Il punto di vista mio è che in questo stato di salute il paziente ancora vede una via d’uscita e si può fermare.. mentre nel caso delle effusioni o nel caso in cui la prigionia sia anche a livello sociale (detenzione in carcere o passività e aggressività familiari e a volte taluni casi di prevaricazione in regime di comunità) si innesca un proseguo di stato di persecuzione che arrivato a limiti surreali detta l’omicidio o e il suicidio. O addirittura crea dei mostri. Che nell’ultimo trentennio è quasi classificato come asocialità… Ma non è asocialità non provare rimorso o commettere scempio senza senso di colpa. E mi collego al malato mentale che compie un atto fuori umano così lo voglio chiamare. L’essere catatonico. Il non riuscire a piangere. Il guardare la TV i dossier che passano al setaccio prova dopo prova. Il non pentimento. 

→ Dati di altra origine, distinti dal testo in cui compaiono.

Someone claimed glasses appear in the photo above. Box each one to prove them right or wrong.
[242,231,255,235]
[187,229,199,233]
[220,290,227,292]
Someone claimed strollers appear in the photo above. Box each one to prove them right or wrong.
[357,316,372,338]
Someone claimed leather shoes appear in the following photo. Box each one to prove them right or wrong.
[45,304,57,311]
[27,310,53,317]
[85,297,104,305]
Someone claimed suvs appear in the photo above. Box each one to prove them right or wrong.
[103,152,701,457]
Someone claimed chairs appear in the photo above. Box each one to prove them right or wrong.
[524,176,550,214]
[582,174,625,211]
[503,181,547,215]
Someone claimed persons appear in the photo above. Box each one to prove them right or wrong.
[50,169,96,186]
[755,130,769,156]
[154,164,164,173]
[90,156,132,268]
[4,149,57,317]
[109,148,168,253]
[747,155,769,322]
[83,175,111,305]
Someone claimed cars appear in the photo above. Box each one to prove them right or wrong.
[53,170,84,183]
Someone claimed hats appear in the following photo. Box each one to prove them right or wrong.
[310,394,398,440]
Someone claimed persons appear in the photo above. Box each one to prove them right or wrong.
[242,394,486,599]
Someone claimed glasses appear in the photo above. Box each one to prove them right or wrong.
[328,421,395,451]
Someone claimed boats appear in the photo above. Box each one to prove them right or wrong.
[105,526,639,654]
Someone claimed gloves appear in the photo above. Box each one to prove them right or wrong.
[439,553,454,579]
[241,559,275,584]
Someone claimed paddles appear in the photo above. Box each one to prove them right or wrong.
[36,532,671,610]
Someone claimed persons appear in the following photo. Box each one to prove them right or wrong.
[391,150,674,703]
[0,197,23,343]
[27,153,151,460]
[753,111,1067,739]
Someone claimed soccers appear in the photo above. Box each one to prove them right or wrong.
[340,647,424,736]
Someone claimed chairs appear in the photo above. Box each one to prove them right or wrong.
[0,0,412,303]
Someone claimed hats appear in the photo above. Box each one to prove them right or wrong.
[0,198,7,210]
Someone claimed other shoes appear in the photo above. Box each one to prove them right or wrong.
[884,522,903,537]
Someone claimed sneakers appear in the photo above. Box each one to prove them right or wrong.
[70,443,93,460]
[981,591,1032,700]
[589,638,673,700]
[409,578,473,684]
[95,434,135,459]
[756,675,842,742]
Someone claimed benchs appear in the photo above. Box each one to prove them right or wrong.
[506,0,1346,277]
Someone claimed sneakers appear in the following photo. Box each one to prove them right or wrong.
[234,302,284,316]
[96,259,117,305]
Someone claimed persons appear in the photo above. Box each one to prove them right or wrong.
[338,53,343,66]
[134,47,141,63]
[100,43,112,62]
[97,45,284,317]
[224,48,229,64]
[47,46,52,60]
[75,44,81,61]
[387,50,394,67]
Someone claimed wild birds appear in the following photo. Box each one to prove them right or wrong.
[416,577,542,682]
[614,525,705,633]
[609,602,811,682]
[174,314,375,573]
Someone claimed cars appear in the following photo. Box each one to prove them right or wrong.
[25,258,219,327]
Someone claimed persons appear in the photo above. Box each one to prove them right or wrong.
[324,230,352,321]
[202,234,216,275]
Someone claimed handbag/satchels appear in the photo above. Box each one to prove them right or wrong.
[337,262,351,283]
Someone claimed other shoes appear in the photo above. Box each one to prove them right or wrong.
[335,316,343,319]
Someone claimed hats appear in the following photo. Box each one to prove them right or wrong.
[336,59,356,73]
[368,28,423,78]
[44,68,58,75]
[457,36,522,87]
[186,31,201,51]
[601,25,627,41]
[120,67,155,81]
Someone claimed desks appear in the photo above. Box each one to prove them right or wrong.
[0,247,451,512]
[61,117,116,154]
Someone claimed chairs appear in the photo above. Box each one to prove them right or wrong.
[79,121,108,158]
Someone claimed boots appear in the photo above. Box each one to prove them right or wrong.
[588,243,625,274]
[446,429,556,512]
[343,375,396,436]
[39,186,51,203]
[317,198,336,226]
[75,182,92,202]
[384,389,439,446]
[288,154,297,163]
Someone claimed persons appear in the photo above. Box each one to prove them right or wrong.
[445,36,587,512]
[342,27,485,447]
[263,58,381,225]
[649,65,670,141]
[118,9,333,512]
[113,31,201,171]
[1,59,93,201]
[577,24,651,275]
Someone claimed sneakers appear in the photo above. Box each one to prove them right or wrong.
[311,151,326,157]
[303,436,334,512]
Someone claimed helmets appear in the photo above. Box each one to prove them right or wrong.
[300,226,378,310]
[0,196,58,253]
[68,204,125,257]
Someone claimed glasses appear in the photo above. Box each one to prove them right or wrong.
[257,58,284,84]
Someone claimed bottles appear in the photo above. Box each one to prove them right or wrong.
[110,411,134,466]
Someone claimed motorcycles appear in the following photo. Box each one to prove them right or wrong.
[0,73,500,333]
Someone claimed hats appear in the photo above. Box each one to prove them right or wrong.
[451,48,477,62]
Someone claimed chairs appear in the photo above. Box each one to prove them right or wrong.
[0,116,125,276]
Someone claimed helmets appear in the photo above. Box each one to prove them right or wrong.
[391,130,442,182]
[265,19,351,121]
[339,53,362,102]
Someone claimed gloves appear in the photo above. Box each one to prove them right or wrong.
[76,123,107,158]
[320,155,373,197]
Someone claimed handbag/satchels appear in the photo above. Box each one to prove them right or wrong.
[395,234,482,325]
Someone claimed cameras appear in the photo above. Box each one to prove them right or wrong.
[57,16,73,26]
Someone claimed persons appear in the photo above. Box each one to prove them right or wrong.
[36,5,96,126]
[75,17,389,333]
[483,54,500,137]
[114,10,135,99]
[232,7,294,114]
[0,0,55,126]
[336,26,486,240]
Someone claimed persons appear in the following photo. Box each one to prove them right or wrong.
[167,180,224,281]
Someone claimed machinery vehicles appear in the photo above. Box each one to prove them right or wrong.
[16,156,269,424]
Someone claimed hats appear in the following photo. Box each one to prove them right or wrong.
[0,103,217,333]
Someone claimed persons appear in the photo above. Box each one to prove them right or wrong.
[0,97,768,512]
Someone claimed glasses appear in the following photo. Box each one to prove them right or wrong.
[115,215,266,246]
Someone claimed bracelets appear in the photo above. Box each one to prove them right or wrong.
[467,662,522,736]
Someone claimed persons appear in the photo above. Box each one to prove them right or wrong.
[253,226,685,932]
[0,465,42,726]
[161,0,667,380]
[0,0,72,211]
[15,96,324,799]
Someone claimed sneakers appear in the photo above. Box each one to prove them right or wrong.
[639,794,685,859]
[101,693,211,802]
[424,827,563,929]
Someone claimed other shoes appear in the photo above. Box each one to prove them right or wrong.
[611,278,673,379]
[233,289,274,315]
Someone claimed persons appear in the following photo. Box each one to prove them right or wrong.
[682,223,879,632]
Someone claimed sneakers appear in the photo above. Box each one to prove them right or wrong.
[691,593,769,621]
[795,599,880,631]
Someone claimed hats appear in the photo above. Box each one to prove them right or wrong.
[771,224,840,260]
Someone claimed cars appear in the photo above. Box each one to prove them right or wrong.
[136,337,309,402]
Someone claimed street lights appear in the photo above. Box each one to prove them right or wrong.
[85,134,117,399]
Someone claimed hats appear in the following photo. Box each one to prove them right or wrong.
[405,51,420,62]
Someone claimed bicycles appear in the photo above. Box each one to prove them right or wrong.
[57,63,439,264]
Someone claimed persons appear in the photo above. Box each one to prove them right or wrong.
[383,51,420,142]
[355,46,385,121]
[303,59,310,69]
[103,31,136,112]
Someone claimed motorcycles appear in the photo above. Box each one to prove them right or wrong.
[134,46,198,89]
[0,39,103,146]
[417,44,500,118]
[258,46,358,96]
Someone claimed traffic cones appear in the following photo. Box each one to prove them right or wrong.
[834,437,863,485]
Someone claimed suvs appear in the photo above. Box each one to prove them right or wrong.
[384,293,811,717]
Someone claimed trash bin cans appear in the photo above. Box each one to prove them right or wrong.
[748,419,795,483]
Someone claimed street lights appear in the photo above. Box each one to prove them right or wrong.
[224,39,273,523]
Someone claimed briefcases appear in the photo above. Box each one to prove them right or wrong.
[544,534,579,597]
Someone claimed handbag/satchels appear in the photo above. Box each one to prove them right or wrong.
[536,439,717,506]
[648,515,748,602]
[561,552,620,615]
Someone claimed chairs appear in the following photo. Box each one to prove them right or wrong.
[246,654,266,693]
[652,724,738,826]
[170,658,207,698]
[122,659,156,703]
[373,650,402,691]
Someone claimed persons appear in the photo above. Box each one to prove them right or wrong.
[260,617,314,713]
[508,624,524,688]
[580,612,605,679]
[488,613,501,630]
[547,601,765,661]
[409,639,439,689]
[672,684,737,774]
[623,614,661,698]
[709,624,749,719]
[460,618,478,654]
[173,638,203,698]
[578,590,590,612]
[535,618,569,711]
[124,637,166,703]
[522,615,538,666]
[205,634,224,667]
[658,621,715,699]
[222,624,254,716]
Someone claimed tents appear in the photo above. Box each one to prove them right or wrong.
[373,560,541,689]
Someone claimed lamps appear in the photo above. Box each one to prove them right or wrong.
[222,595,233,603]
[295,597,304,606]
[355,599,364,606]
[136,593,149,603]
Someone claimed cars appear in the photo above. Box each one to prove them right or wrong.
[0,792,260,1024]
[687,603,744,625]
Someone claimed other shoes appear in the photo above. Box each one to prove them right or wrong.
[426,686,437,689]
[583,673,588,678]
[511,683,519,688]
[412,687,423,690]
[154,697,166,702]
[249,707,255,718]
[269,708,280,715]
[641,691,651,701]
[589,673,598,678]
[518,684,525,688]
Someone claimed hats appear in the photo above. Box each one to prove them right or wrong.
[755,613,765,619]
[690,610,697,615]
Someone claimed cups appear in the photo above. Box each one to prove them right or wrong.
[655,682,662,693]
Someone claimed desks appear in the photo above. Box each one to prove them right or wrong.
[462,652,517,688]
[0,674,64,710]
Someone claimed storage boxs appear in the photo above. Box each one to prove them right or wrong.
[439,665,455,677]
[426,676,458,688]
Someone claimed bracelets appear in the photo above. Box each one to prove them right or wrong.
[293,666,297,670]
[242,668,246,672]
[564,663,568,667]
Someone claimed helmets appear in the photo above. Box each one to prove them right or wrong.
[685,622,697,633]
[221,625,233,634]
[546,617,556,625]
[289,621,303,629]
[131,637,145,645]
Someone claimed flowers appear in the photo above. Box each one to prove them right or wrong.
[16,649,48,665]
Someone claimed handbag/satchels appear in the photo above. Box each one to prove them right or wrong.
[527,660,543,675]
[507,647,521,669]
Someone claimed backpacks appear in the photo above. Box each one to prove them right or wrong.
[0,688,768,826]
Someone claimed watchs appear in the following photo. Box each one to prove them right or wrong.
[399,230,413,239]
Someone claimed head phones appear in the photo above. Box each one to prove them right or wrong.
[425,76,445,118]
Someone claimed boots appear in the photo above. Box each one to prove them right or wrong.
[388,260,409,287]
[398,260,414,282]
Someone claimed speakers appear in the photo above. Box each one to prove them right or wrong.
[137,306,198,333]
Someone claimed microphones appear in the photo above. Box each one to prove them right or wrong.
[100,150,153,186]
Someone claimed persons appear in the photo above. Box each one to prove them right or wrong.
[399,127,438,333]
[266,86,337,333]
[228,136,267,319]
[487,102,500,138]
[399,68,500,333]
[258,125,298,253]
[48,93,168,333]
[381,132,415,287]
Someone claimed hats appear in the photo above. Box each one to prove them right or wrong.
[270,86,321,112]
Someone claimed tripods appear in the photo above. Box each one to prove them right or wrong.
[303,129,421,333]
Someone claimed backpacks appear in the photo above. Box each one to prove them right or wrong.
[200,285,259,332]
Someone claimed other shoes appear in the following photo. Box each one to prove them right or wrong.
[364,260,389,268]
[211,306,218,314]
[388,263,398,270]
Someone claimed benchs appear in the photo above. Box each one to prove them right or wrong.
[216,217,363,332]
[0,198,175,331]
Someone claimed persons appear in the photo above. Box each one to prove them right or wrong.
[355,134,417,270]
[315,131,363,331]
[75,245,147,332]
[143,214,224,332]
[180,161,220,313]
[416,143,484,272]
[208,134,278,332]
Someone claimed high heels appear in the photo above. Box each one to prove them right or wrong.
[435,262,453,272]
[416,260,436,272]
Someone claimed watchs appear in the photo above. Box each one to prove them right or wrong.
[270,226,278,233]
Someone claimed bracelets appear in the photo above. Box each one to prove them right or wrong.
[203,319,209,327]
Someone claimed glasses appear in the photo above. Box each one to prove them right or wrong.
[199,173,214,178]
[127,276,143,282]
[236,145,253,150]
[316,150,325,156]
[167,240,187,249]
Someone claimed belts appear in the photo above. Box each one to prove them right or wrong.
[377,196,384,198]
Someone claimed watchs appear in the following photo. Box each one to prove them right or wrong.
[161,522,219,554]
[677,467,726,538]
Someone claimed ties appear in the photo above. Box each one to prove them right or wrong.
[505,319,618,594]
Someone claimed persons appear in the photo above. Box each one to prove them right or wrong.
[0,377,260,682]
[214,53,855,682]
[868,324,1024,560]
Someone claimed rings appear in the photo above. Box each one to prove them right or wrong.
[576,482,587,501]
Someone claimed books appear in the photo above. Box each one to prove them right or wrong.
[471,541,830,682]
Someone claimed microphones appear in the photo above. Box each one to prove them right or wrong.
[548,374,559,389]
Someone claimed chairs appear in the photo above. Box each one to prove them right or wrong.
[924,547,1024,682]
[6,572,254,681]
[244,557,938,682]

Tutte cose che dichiarano secondo anche i Mass media che l’imputato non era in sé e per questo non responsabile dell’accaduto. Di quella morte. Ma è responsabile dell’ eliminazione di quella persona. È responsabile dell aver colto quella occasione. 

.. poi dicono .. se non avesse reagito non sarebbe andata così. Sarebbe stato persino lui stesso (l’omicida) peggio di come stava. Questo è aberrante. E lo sostengono tutti gli avvocati difensori. 

Perché il limite ci deve essere e deve essere posto molto prima della lesione fisica. ((Non nella lesione verbale per cui si debba rifare il vocabolario che non insegna niente a nessuno se non che siamo tutti diversi e diversamente chiamati. 

Ma nel codice morale. Di educazione. Di aggregazione e attenzione mai passive… Di cura.